Similar rules apply to other kinds of social software that allow user-generated content, especially blogs and social networks, but depending on your application the motivations and techniques of the spammers might vary.

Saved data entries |
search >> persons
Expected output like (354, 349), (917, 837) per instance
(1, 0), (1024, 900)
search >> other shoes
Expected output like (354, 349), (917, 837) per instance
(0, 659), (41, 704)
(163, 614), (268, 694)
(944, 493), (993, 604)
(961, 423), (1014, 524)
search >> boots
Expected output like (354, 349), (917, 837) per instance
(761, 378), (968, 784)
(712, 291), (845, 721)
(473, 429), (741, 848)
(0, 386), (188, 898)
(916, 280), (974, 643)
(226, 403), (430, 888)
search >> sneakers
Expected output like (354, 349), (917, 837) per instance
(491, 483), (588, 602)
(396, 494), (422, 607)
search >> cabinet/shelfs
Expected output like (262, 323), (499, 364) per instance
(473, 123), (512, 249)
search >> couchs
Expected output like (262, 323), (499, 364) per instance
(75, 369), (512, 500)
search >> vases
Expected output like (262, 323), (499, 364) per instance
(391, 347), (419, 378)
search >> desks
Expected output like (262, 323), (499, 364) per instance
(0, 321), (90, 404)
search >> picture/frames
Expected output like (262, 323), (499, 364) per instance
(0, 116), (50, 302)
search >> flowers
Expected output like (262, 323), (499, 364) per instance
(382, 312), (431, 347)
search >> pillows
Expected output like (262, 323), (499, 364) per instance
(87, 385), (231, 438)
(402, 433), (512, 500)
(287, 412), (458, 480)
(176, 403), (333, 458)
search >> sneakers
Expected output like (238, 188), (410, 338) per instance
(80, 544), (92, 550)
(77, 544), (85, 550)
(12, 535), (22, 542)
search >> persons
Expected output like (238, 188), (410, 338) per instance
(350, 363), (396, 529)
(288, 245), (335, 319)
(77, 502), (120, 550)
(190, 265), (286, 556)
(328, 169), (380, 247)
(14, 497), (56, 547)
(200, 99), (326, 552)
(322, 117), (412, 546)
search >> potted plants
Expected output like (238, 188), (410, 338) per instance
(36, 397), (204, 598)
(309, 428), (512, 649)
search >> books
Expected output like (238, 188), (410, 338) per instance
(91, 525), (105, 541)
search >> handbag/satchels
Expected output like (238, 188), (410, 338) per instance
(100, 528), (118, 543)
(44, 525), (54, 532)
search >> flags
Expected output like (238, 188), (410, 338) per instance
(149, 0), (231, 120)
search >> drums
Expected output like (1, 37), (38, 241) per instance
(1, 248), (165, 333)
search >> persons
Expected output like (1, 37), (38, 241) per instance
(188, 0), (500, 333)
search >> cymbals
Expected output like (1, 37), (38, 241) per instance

PROMPT 1 |
Translate this sentence from the passage on spam into Spanish: "Similar rules apply to other kinds of social software that allow user-generated content, especially blogs and social networks, but depending on your application the motivations and techniques of the spammers might vary."
PROMPT 2 |
In the passage on spam, which two kinds of social software are singled out?

RESPONSE AREA 1 |
Reglas similares se aplican a otros tipos de software social que permiten contenido generado por los usuarios, especialmente blogs y redes sociales, pero, según su aplicación, las motivaciones y técnicas de los spammers podrían variar.

RESPONSE AREA 2 |
Blogs and social networks.